The SDHC protein is one of four nuclear-encoded subunits that comprise succinate dehydrogenase, also known as Complex II of the electron transport chain, a key enzyme complex of the citric acid cycle and aerobic respiratory chains of mitochondria. The encoded protein is one of two integral membrane proteins that anchor other subunits of the complex, which form the catalytic core, to the inner mitochondrial membrane.

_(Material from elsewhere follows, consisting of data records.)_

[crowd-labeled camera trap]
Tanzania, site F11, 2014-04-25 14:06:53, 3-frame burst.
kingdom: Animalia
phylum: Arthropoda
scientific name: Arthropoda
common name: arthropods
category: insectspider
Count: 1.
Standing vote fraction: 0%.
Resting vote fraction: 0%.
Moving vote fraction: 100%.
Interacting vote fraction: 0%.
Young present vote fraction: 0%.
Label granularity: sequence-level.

SDHC forms part of the transmembrane protein dimer with SDHD that anchors Complex II to the inner mitochondrial membrane. The SDHC/SDHD dimer provides binding sites for ubiquinone and water during electron transport at Complex II. Initially, SDHA oxidizes succinate via deprotonation at the FAD binding site, forming FADH_{2} and leaving fumarate, loosely bound to the active site, free to exit the protein. The electrons derived from succinate tunnel along the [Fe-S] relay in the SDHB subunit until they reach the [3Fe-4S] iron sulfur cluster. The electrons are then transferred to an awaiting ubiquinone molecule at the Q pool active site in the SDHC/SDHD dimer. The O1 carbonyl oxygen of ubiquinone is oriented at the active site (image 4) by hydrogen bond interactions with Tyr83 of SDHD. The presence of electrons in the [3Fe-4S] iron sulphur cluster induces the movement of ubiquinone into a second orientation. This facilitates a second hydrogen bond interaction between the O4 carbonyl group of ubiquinone and Ser27 of SDHC. Following the first single electron reduction step, a semiquinone radical species is formed. The second electron arrives from the [3Fe-4S] cluster to provide full reduction of the ubiquinone to ubiquinol.

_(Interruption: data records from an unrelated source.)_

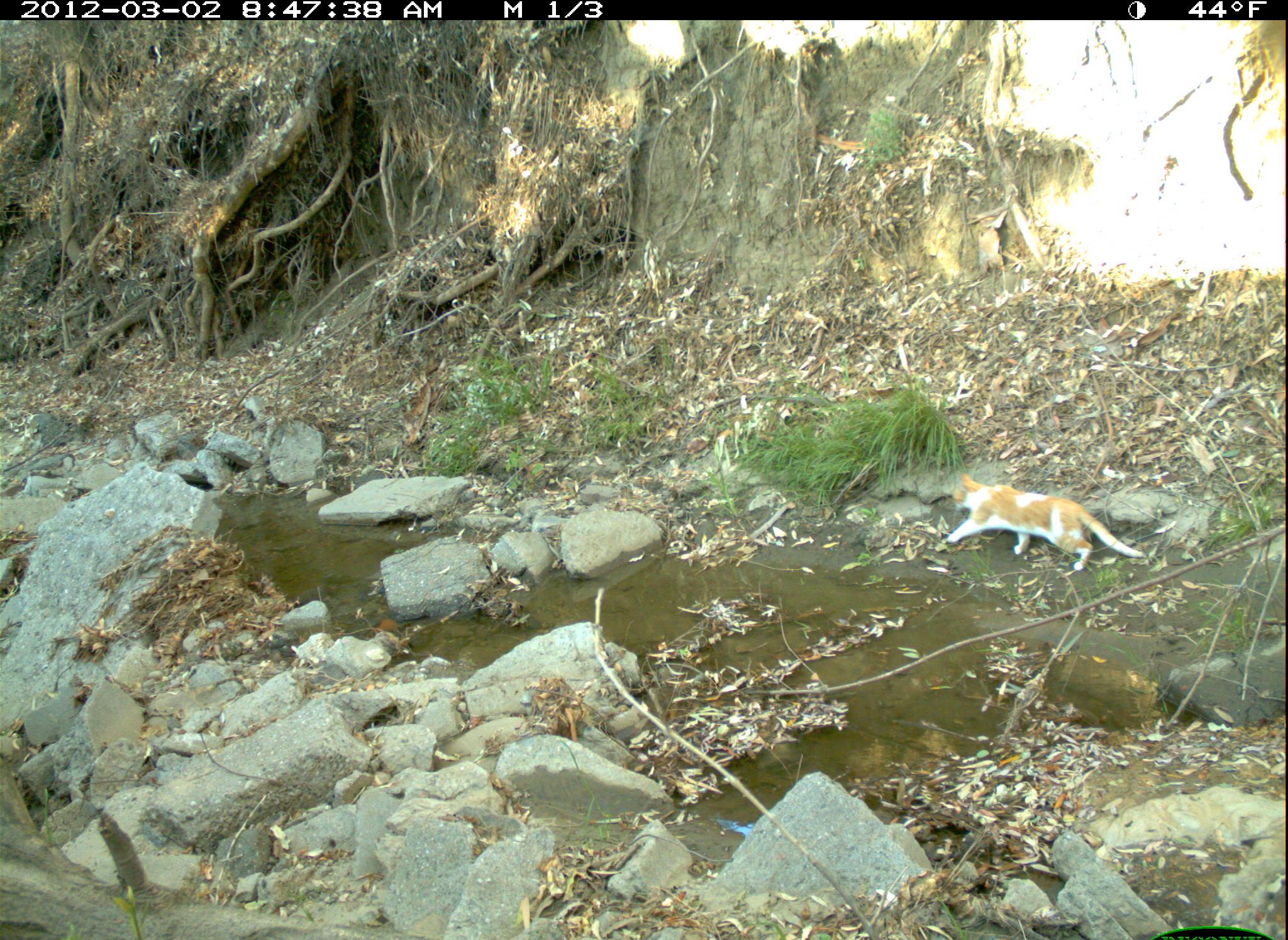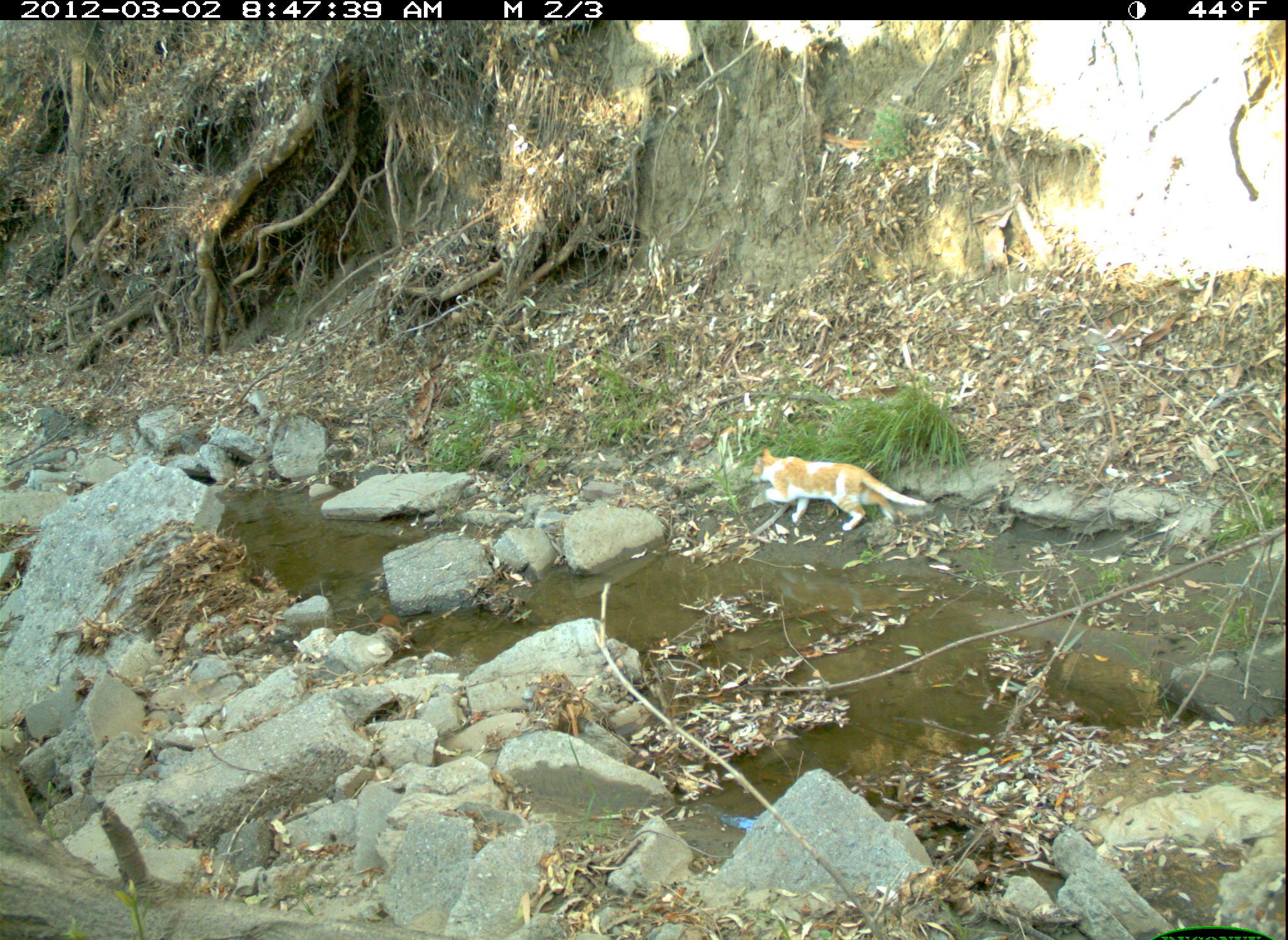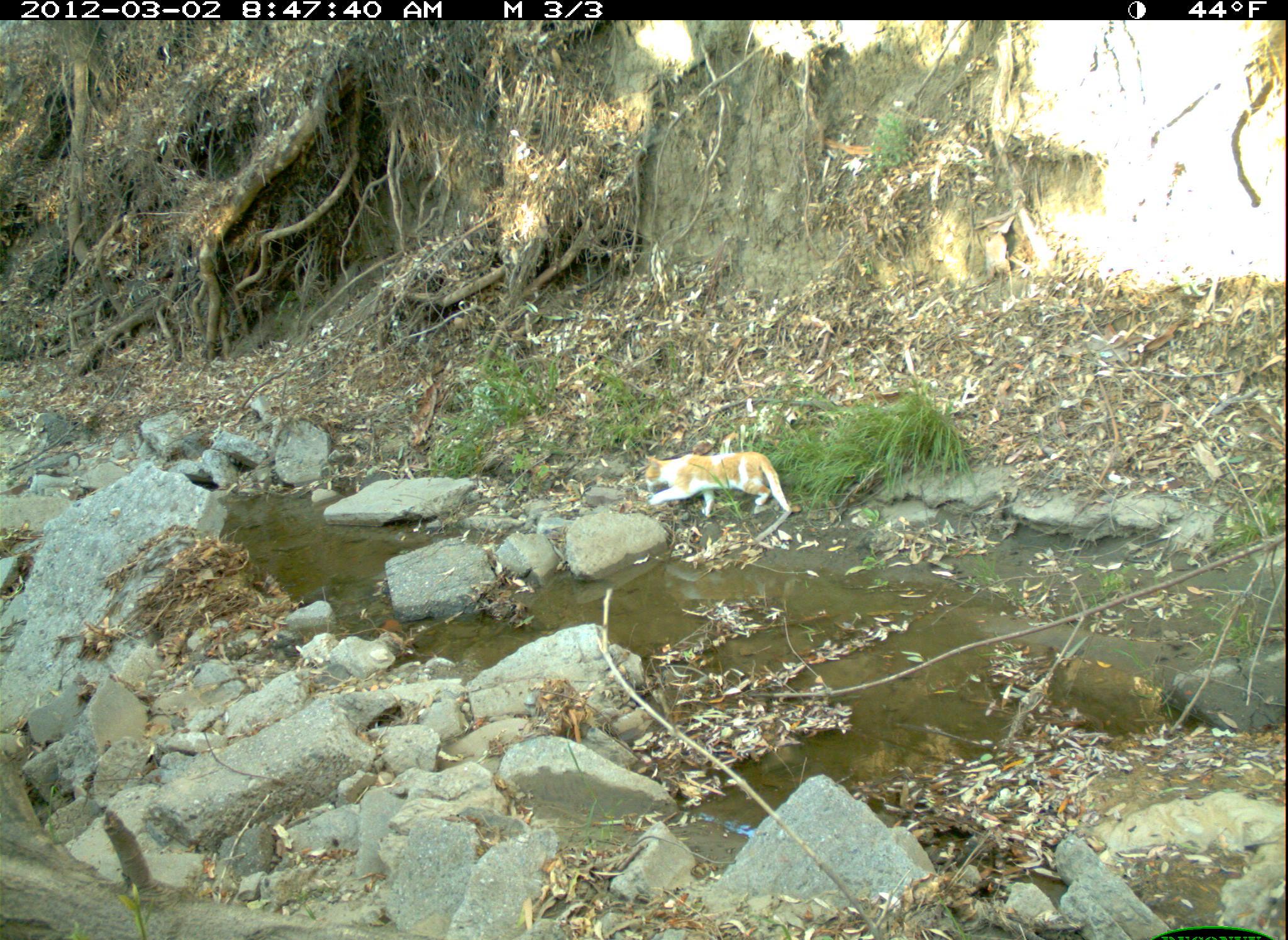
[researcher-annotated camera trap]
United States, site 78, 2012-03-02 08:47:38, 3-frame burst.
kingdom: Animalia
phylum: Chordata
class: Mammalia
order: Carnivora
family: Felidae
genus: Felis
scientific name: Felis catus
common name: cat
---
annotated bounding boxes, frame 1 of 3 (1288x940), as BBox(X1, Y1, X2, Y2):
cat: BBox(933, 468, 1156, 581)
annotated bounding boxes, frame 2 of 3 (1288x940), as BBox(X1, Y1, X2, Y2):
cat: BBox(740, 434, 939, 536)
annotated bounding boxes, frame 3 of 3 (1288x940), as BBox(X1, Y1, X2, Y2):
cat: BBox(632, 446, 803, 525)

== Clinical significance ==
Mutations in this gene have been associated with paragangliomas. More than 30 mutations in the SDHC gene have been found to increase the risk of hereditary paraganglioma-pheochromocytoma type 3. People with this condition have paragangliomas, pheochromocytomas, or both. An inherited SDHC gene mutation predisposes an individual to the condition, and a somatic mutation that deletes the normal copy of the SDHC gene is needed to cause hereditary paraganglioma-pheochromocytoma type 3. Most of the inherited SDHC gene mutations change single amino acids in the SDHC protein sequence or result in a shortened protein. As a result, there is little or no SDH enzyme activity. Because the mutated SDH enzyme cannot convert succinate to fumarate, succinate accumulates in the cell. The excess succinate abnormally stabilizes hypoxia-inducible factors (HIF), which also builds up in cells. Excess HIF stimulates cells to divide and triggers the production of blood vessels when they are not needed. Rapid and uncontrolled cell division, along with the formation of new blood vessels, can lead to the development of tumors in people with hereditary paraganglioma-pheochromocytoma.